It’s hard to know what’s the worst element of this delightful piece of fiction by Montana novelist and right wing blogger M.L. Busman—its assassination fantasy, overwrought prose,or its Fox News endorsement—but it certainly seems to capture the prevailing spirit of the demographically and educationally challenged right wing in this country.
A few excerpts can’t really capture its magic, but I’ll give you a little taste before you get this title for stocking stuffers next Christmas.
Fantasizing about Dead Presidents!:
The bureau chief pressed play and listened one last time to the most incriminating Presidential whisper in the history of America.
"Allahu Akbar."
Purple Prose!:
A glance about the room at all the right-wing propaganda, pictures on the walls, brought a smirk to his lips. How stupid were the American People anyway?
He stuffed his weapon in the oversize pocket of the camouflage jacket and locked the door of the house behind him. Twenty minutes from D.C. Thirty minutes from destiny.
Fox News Love!:
"Anyone new, young, inexperienced. Someone tough enough to keep Garrett from getting too close."
"Major Garrett?"
"Can’t have Fox getting even a whiff of the truth. All they do is stir up trouble." He paused, then added, "Martial law would’ve been so much easier."
Now, some might say that I am overreacting to a piece of fiction. That’s just it, though; the entirety of the modern American conservative movement is built on stories so improbable that a good science fiction author would reject them. When a majority of Republicans believe that Obama is a foreign-born socialist in favor of terrorism, that drilling in Alaska will make America energy independent, that climate change is a liberal conspiracy and that 9/11 was the work of Iraqis, it becomes pretty difficult to separate their fantasy from their reality, and that’s the danger.

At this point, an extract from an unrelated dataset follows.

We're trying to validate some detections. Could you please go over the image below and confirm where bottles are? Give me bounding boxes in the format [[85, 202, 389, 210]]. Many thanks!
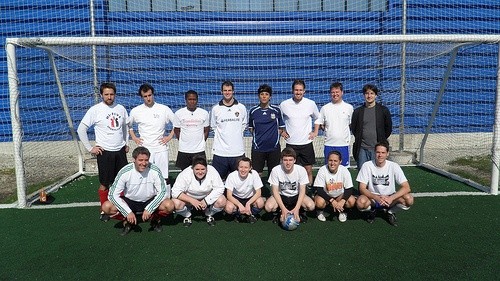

When Republican leaders stoke the fears of those already in the grasp of paranoid delusions and insane fears, something dreadful could certainly happen. It’s time for Republican leaders to stop using targets on posters, waving on mobs, and questioning the President’s birth certificate. Reasonable people can disagree and have heated debates, but that can’t happen in an environment where this kind of rhetoric takes the fore.